A word-for-word copy of the data is what's wanted, with no pictures.

======

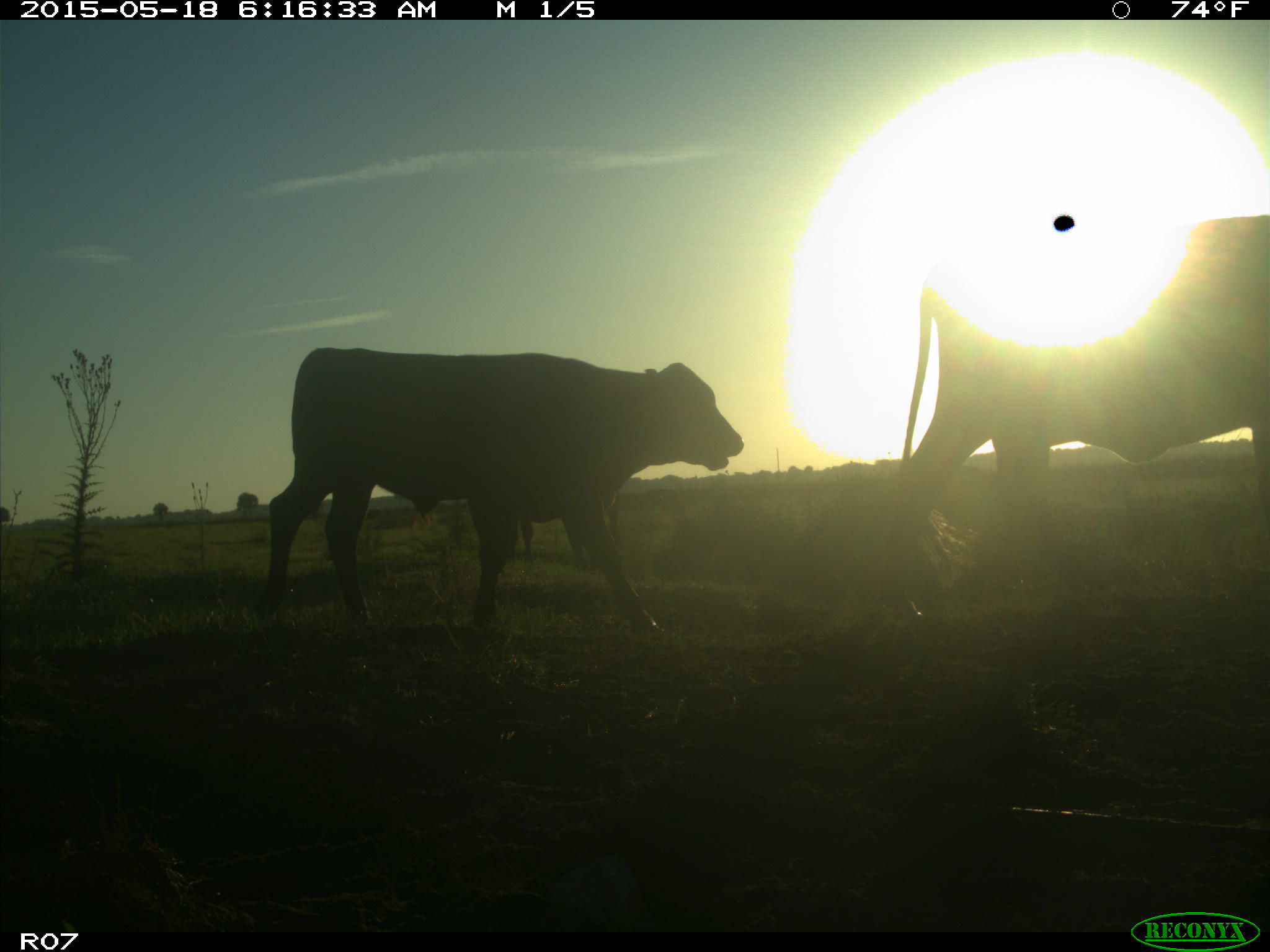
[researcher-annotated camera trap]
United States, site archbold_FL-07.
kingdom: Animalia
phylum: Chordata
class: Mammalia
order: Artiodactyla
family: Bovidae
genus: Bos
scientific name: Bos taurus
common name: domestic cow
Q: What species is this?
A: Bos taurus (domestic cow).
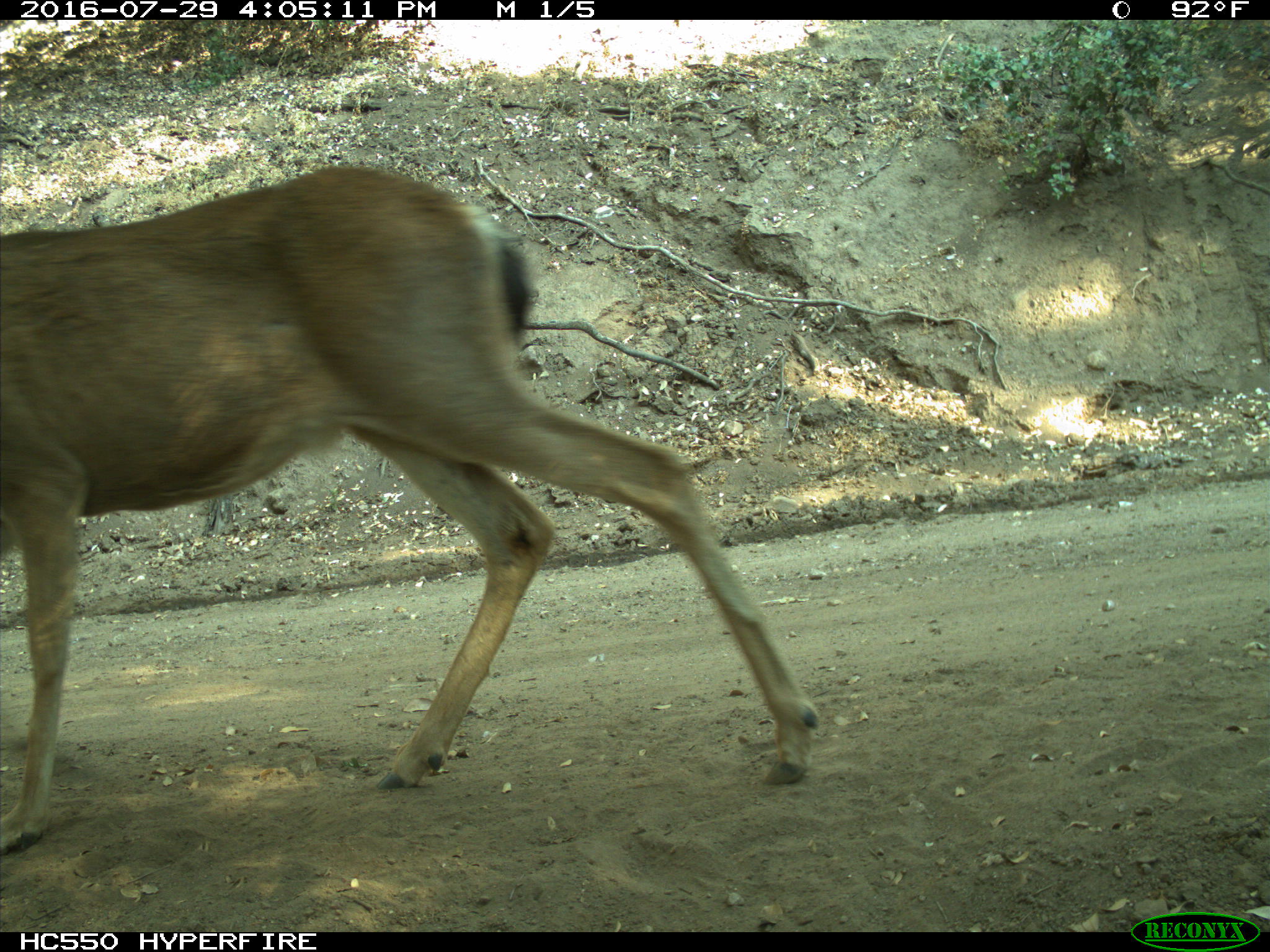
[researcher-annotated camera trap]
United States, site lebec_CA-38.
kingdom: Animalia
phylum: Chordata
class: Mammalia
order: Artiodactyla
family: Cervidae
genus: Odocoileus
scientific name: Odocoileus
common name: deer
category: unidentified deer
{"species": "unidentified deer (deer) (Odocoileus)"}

======

ANSWER TO THE EXERCISE -
[researcher-annotated camera trap]
United States, site archbold_FL-07.
kingdom: Animalia
phylum: Chordata
class: Mammalia
order: Artiodactyla
family: Bovidae
genus: Bos
scientific name: Bos taurus
common name: domestic cow
Q: What species is this?
A: Bos taurus (domestic cow).
[researcher-annotated camera trap]
United States, site lebec_CA-38.
kingdom: Animalia
phylum: Chordata
class: Mammalia
order: Artiodactyla
family: Cervidae
genus: Odocoileus
scientific name: Odocoileus
common name: deer
category: unidentified deer
{"species": "unidentified deer (deer) (Odocoileus)"}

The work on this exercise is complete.